__Исходный текст__.
Нам больше не надо демонстрировать с помощью одежды принадлежность к своему «племени» – вместо этого мы попали в «супермаркет образов», где каждый может выбирать свой стиль по собственному вкусу. Как это влияет на моду и как теперь пытаются заинтересовать нас дизайнеры — в колонке «In The Aesthetic Blender» для издания Business of Fashion (автор — Осман Ахмед), а мы предлагаем вам ее перевод.
Там, где есть молодежь, есть мода. Весь прошлый век модный маятник колебался от юношеского наивного оптимизма до подросткового бунта. В послевоенные 50-е были одетые в нуар экзистенциалисты и мальчики-тедди. Свингующие 60-е отметились мини-юбками и модами. Протестующие 70-е искрились пайетками глэм-рока и панковской кожей. В 80-е были флюоресцентные леггинсы и клубные малолетки. 90-е достигли пика логомании только для того, чтобы ответить антиконформистским гранжем. И затем первое десятилетие 21-го века поместило все это в блендер и смешало с цифровой волной.
Сегодня мы живем в реальности, которую теоретик культуры Тед Полхем назвал «Супермаркет образов», где каждый мир и каждая эпоха, о которой вы мечтали, предлагаются как упаковки с консервированным супом на полке супермаркета. «Сегодня вечером вы можете попробовать «Сливки 70-х», затем переключиться на «Chunky Heavy Metal», – писал Полхем. – Или, наоборот, вы можете попробовать и смешать свой фирменный гаспаччо, соединив в одной кастрюльке, скажем, хипповский платок-бандану, пару скинхедовских мартенсов, леопардовое коктейльное платье из 50-х, панковский гребень и тушь родом из свингующего Лондона. Встряхиваете это все хорошенечко – и пожалуйста, у вас есть свое собственное произведение из культурных достижений последних 50 лет».
Если раньше от нас требовалось демонстрировать сильную долгосрочную приверженность к своему «племени», сегодня мы живём в более подвижном и фрагментарном мире, где молодые люди могут комбинировать фрагменты стилистической идентичности, как захотят.

__Раздел материала__.
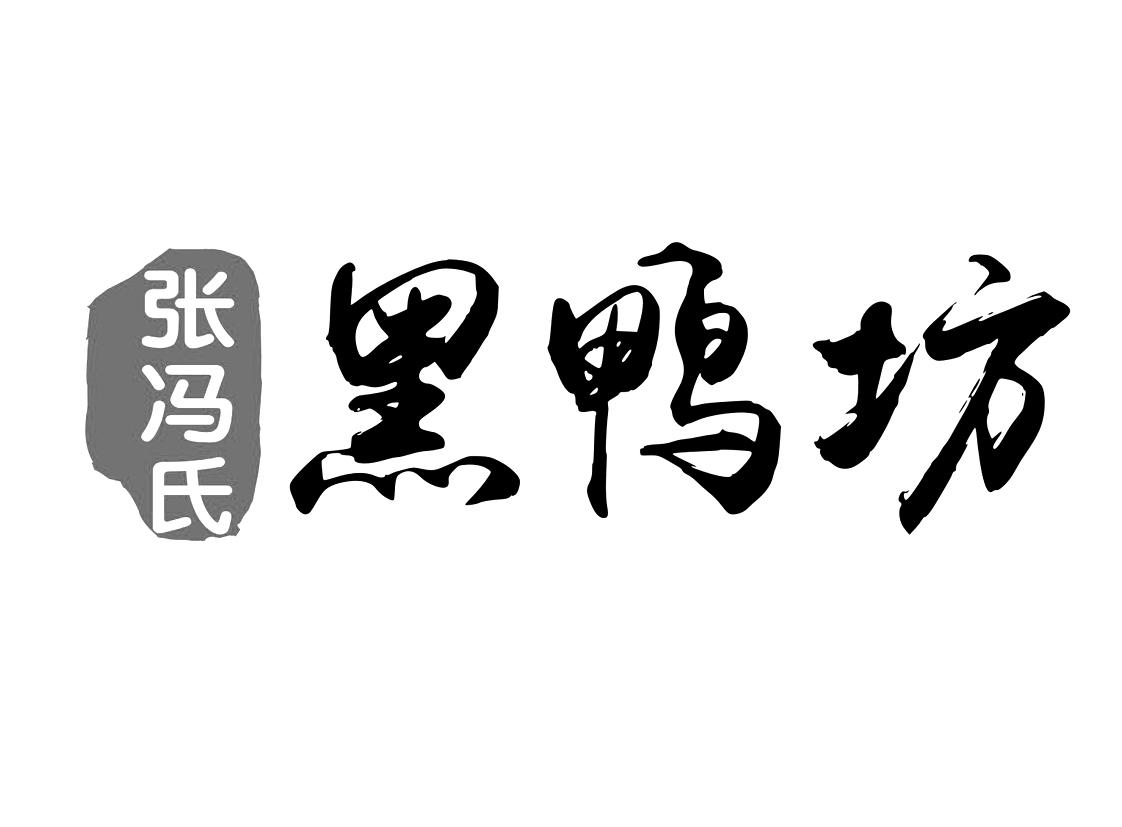 商標文字張馮氏 黑鴨坊商標註冊號 28550618,商標申請人江西黑鴨坊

__Задание A__.
Выпишите из статьи о моде отрывок от «Если раньше от» до «идентичности, как захотят.» включительно.
__Задание B__.
Допишите статью о моде, продолжив её сразу после последнего предложения.

__Ответ A__.
Если раньше от нас требовалось демонстрировать сильную долгосрочную приверженность к своему «племени», сегодня мы живём в более подвижном и фрагментарном мире, где молодые люди могут комбинировать фрагменты стилистической идентичности, как захотят.

__Ответ B__.
Итак, как выглядит Поколение Next? Ответ, конечно, в том, что нет никакого общего образа. По крайней мере, они точно не все в брендовых спортивных костюмах и не в платьях с кардашьяновскими вырезами.
«Нынешнее поколение рождено в то время, когда все фрагментировано, и у него тоже нет доминирующей эстетики», — говорит Лулу Кеннеди, основатель некоммерческого фэшн-инкубатора Fashion East, который вырастил дизайнеров, включая Симон Роша, Джонатана Сондерса, Роксанду Илинчич и Крейг Грин. «Это пост-правда и пост-уродство».
На третьем этаже лондонского универмага Selfridges, в блестящих дизайнерских галереях, байер женской одежды Рут Хикман показывает молодые лейблы, которые предпочитает сегодняшняя молодежь. «Это в основном то, что носила Белла Хадид», — говорит она. Ее Millennial edit — это корнер с большим вниманием к быстрорастущим рекламным брендам, таким как Yeezy, Vetements, Off-White, Palm Angels, Unravel и Heron Preston.
Сейчас мы живем в более зыбком и фрагментированном мире, где молодые люди могут по своему вкусу собирать стилистическую идентичность.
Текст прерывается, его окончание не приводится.